-- Entries shown follows --

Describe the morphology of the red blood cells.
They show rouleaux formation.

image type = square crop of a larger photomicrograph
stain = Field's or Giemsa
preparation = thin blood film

-- Entries shown concluded --

Work request:
The answer is the line with "They show rouleaux formation." plus every line after it, printed exactly as they appear above.

Exercise result:
They show rouleaux formation.

image type = square crop of a larger photomicrograph
stain = Field's or Giemsa
preparation = thin blood film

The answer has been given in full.